Drug Episodes Sending More To The Er

Associated Press

A half-million Americans wound up in hospital emergency rooms with drug-related problems last year, including a record number with cocaine-related episodes.

Cocaine figured in 28 percent or 142,000 of those emergency visits, up 15 percent from 1993, according to estimates released Tuesday by a federal agency that tracks the impact of drug use.

The drug-related episodes account for 0.6 percent of all 86 million visits to hospital emergency departments in 1994.

Thirteen percent of those treated for drug-connected problems had used heroin, sometimes in combination with cocaine, according to the Substance Abuse and Mental Health Services Administration. The number of heroin-related episodes rose slightly from 1993 to 64,000.

Episodes involving speed, crank and other methamphetamine drugs rose sharply, with 17,400 cases.

Health and Human Services Secretary Donna E. Shalala said in a statement, “At a time when it appears there is a resurgence in cocaine-related emergency department episodes, we cannot afford to cut prevention and treatment funding.”

But Sen.
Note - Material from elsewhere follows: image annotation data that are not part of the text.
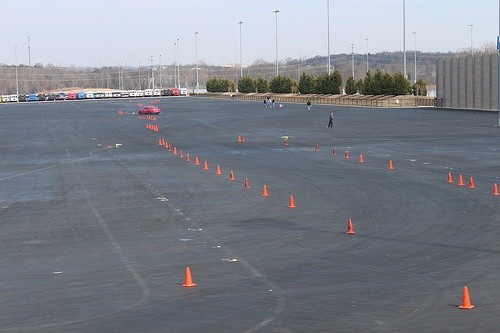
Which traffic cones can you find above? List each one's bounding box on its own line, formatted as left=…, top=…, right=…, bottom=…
left=345, top=218, right=355, bottom=234
left=288, top=195, right=296, bottom=208
left=186, top=154, right=190, bottom=161
left=215, top=165, right=222, bottom=175
left=236, top=134, right=363, bottom=163
left=145, top=123, right=159, bottom=132
left=158, top=139, right=183, bottom=158
left=182, top=266, right=196, bottom=287
left=446, top=172, right=475, bottom=188
left=203, top=161, right=209, bottom=170
left=492, top=183, right=499, bottom=196
left=229, top=170, right=235, bottom=180
left=194, top=156, right=200, bottom=165
left=261, top=185, right=269, bottom=197
left=458, top=286, right=476, bottom=309
left=388, top=159, right=394, bottom=170
left=244, top=178, right=250, bottom=189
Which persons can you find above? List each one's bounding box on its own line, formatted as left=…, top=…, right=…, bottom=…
left=328, top=110, right=334, bottom=128
left=264, top=94, right=275, bottom=109
left=306, top=101, right=312, bottom=111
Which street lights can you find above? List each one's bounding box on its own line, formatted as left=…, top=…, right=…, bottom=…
left=469, top=24, right=473, bottom=50
left=239, top=20, right=244, bottom=77
left=412, top=31, right=417, bottom=83
left=195, top=31, right=199, bottom=96
left=275, top=9, right=279, bottom=77
left=365, top=38, right=369, bottom=72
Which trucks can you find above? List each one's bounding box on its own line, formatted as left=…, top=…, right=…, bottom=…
left=0, top=87, right=188, bottom=103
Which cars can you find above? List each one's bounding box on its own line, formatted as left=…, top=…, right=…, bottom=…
left=138, top=106, right=160, bottom=115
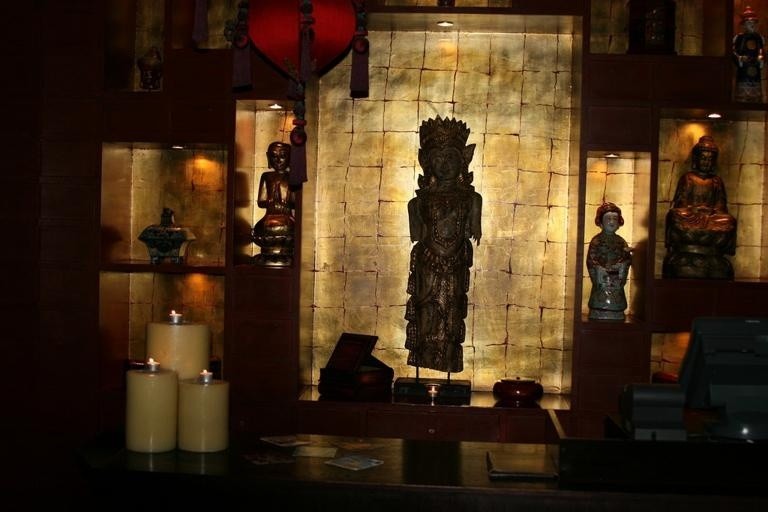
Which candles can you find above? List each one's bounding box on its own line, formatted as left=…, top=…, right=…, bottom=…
left=178, top=368, right=231, bottom=455
left=145, top=308, right=212, bottom=382
left=126, top=355, right=179, bottom=454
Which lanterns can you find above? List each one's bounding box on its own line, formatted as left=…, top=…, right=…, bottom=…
left=231, top=0, right=369, bottom=184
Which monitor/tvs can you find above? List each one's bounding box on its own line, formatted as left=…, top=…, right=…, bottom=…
left=678, top=316, right=768, bottom=439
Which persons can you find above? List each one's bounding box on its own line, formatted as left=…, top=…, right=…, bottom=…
left=586, top=202, right=633, bottom=319
left=732, top=5, right=765, bottom=103
left=404, top=114, right=482, bottom=373
left=666, top=136, right=737, bottom=255
left=254, top=142, right=297, bottom=236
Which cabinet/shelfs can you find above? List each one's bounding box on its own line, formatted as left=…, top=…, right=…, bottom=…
left=38, top=0, right=766, bottom=448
Orrin Hatch, R-Utah, chairman of the Senate Judiciary Committee, said, “These latest increases underscore the folly of the Clinton administration’s policy of attempting to rehabilitate hard-core addicts while neglecting law enforcement, interdiction and the bully pulpit.”

The most commonly reported motive for the drug use was an attempt at suicide. That was the reason in an estimated 193,000 of the 508,000 episodes, or 38 percent.

Dependence on drugs was a motive in 165,000 episodes, or 32 percent, and “recreational use” in 43,000 episodes, or 8 percent.